• [TASK PROMPT]
Your task is to quote the records from their first line through the line containing "Deportivo de La", with nothing added or left out.

• [INFORMATION SUPPLIED]

-*-*-

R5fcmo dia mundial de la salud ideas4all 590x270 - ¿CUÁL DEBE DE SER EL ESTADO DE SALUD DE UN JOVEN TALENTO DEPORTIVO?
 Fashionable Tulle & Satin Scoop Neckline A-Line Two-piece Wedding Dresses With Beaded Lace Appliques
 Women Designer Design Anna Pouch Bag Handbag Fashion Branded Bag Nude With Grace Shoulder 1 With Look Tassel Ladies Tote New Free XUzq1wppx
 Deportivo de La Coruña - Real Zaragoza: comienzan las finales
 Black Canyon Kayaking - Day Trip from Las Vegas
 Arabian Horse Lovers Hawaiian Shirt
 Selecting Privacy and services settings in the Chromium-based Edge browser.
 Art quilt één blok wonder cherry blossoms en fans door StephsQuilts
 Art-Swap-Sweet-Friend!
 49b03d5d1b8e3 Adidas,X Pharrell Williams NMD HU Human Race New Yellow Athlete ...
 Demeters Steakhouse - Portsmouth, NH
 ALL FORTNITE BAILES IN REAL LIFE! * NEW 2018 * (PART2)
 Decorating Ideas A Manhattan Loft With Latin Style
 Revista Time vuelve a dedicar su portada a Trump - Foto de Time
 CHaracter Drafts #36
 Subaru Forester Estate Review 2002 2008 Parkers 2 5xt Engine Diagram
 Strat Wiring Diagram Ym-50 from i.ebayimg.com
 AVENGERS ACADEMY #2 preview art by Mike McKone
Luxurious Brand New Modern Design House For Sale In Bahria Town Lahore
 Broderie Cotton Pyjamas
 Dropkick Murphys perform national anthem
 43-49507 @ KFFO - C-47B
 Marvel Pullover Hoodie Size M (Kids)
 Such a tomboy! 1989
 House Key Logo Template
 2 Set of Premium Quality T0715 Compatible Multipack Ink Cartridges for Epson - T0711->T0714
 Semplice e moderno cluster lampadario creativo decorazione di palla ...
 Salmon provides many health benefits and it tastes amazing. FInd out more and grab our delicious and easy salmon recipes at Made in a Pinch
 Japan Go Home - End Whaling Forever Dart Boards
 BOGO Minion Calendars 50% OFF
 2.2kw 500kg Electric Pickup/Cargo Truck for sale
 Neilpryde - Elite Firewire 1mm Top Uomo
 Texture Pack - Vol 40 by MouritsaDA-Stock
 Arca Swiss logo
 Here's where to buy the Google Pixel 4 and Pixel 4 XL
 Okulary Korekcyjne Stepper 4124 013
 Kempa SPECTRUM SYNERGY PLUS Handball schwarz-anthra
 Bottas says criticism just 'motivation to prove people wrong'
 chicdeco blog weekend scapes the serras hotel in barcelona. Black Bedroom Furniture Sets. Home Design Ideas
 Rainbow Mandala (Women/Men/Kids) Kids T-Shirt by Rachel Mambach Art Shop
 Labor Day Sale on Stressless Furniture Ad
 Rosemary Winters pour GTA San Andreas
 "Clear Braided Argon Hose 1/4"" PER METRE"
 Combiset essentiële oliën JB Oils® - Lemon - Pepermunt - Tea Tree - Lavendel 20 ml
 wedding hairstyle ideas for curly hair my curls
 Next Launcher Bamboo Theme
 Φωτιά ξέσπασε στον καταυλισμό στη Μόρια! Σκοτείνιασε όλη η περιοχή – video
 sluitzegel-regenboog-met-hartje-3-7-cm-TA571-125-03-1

-*-*-

• [TASK OUTPUT]
R5fcmo dia mundial de la salud ideas4all 590x270 - ¿CUÁL DEBE DE SER EL ESTADO DE SALUD DE UN JOVEN TALENTO DEPORTIVO?
 Fashionable Tulle & Satin Scoop Neckline A-Line Two-piece Wedding Dresses With Beaded Lace Appliques
 Women Designer Design Anna Pouch Bag Handbag Fashion Branded Bag Nude With Grace Shoulder 1 With Look Tassel Ladies Tote New Free XUzq1wppx
 Deportivo de La Coruña - Real Zaragoza: comienzan las finales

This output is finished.